SHE KEEPS BEES, “Nests”

Album de la semaine | 22 novembre 2010

She Keeps Bees c’est l’histoire parfaite d’une rencontre de deux personnalités que rien ne prédisposait vraiment à faire carrière dans la musique.

Jessica Larrabee (guitare/voix) et Andy LaPlant (batterie) se sont rencontrés à Brooklyn en 2005. Elle est serveuse dans un bar dont il est un client régulier, et c’est à force de boire des bières ensemble et de discuter musique qu’ils finissent par se faire mutuellement écouter leurs compositions, c’était en 2005, et à jouer (et sortir) ensemble, c’était en 2006.

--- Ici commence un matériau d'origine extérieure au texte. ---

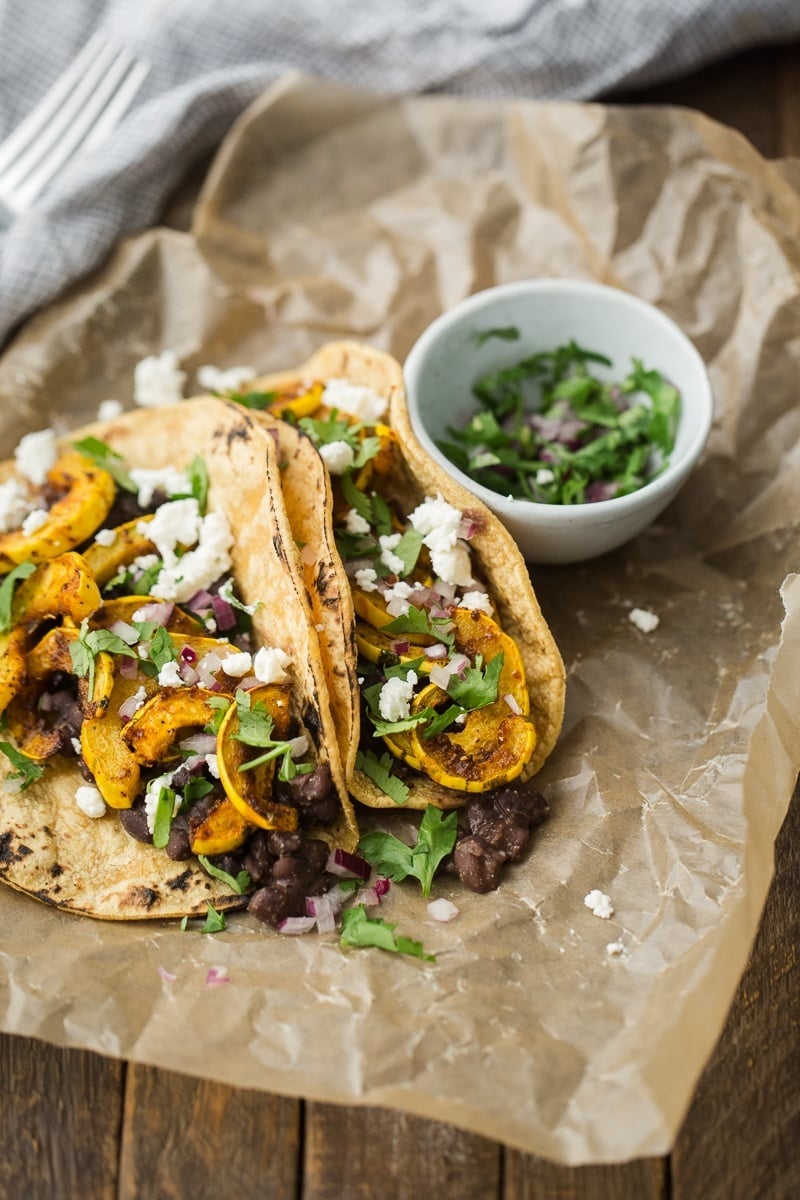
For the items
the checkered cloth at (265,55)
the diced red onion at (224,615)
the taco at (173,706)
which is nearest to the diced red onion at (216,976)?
the taco at (173,706)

Le conte de noël moderne de tout musicien amateur et de ses rêves de reconnaissance commencent ainsi. La suite c’est un label anglais, Names, qui découvre leur 1er album fabriqué maison par hasard et tombe sous le charme, et la petite serveuse qui lâche son boulot pour une tournée européenne.

Mais d’où vient ce nom de groupe étrange et le titre énigmatique de leur deuxième album? L’analogie avec les abeilles (bees) vient du nom de la chanteuse et du fait que les abeilles sont, pour elle, “le sang de la terre” tout comme la musique. Nest (nid) parce que l’album a été bricolé à la maison et que la déco de leur appart’ rappelaient des nids (je ne vois pas bien comment mais bon…). Ne cherchons donc pas plus loin matière à interprétation.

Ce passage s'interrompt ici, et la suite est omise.